My Own Private Idée Fixe
MOVIE REVIEW
Restless (2011)
Scott Green/Sony Pictures Classics
Gus Van Sant seems to have devoted much of his filmography to rehearsing for that inevitable River Phoenix biopic. Indeed, the filmmaker has explored how young outcasts grapple with mortality from just about every angle — even the price-of-fame slant in the quasi-Kurt Cobain biopic “Last Days” — except one directly invoking Phoenix himself. Mr. Van Sant’s latest, “Restless,” continues this journeying, albeit this time in the timeworn boy-meets-terminally-ill-girl variety.
From the little-seen “Mala Noche” to the highly commercial “Good Will Hunting,” he has always been preoccupied with waifish offscourings. It’s almost perverse how he ogles each and every one of his twinkish, marginalized protagonists by lovingly doting on him with warm lighting and soft-focus close-ups courtesy of Harris Savides. But since Phoenix’s passing, Mr. Van Sant seems to literally work through his grieving process by adding the element of fatality to his favorite milieu, such as in “Gerry,” “Elephant,” “Last Days” and “Paranoid Park.”
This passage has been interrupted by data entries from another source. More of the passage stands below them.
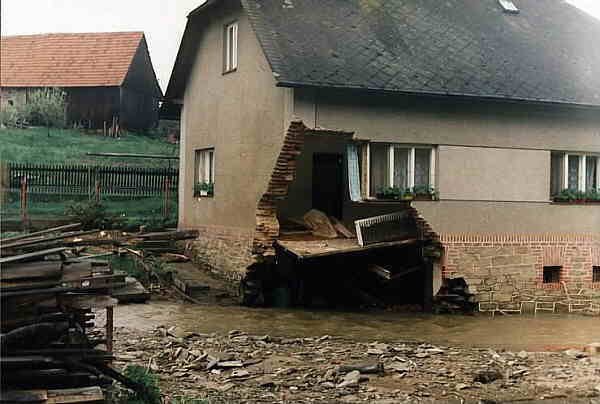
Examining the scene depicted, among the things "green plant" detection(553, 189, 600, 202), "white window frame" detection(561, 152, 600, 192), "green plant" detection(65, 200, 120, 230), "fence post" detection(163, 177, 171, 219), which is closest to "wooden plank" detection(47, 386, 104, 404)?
"green plant" detection(553, 189, 600, 202)

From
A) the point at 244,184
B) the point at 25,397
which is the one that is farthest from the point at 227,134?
the point at 25,397

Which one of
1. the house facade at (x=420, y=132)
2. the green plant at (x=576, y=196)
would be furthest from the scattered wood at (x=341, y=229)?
the green plant at (x=576, y=196)

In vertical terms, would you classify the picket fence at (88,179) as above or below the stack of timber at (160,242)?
above

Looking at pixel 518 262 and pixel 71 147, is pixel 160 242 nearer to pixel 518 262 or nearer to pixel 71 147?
pixel 518 262

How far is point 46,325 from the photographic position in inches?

It’s curious that Mr. Van Sant chooses to revisit the subject again after the triumphant “Milk,” but “Restless” does demonstrate that he has gotten a bit older and wiser. Henry Hopper (son of Dennis) is Mr. Van Sant’s muse du jour, playing the porcelain-skinned, perpetually nappy-headed and always-dressed-in-black high-school dropout named Enoch. Crashing funerals as a hobby, he meets the cancer-stricken but nevertheless pixie-like Annabel (Mia Wasikowska). He gradually lets down his guard and confides in her about the personal tragedy that has made him so antisocial.
Though it’s as unsentimental as Mr. Van Sant’s other films, screenwriter Jason Lew at least doesn’t keep the characters at arm’s length the way Mr. Van Sant does in his own scripts. In fact, one can safely conclude that Mr. Van Sant is most accomplished when directing other people’s screenplays. “Restless” exudes the maturity that eludes Mr. Van Sant’s previous fusions of youth and death. It’s too bad he still hasn’t learned to shower his female leads with the same adoring attention he lavishes on his male ones. The relatively more seasoned Ms. Wasikowska is neglected throughout the film, which lessens the impact of Annabel’s eventual demise.
RESTLESS
Opens on Sept. 16 in New York and Los Angeles and on Oct. 21 in Britain.
Directed by Gus Van Sant; written by Jason Lew; director of photography, Harris Savides; edited by Elliot Graham; music by Danny Elfman; production design by Anne Ross; costumes by Danny Glicker; produced by Brian Grazer, Ron Howard, Bryce Dallas Howard and Mr. Van Sant; released by Sony Pictures Classics. Running time: 1 hour 33 minutes. This film is rated PG-13 by M.P.A.A. and PG by B.B.F.C.
WITH: Henry Hopper (Enoch Brae), Mia Wasikowska (Annabel Cotton), Ryo Kase (Hiroshi Takahasi), Schuyler Fisk (Elizabeth Cotton), Jane Adams (Mabel), Chin Han (Dr. Lee) and Lusia Strus (Rachel Cotton).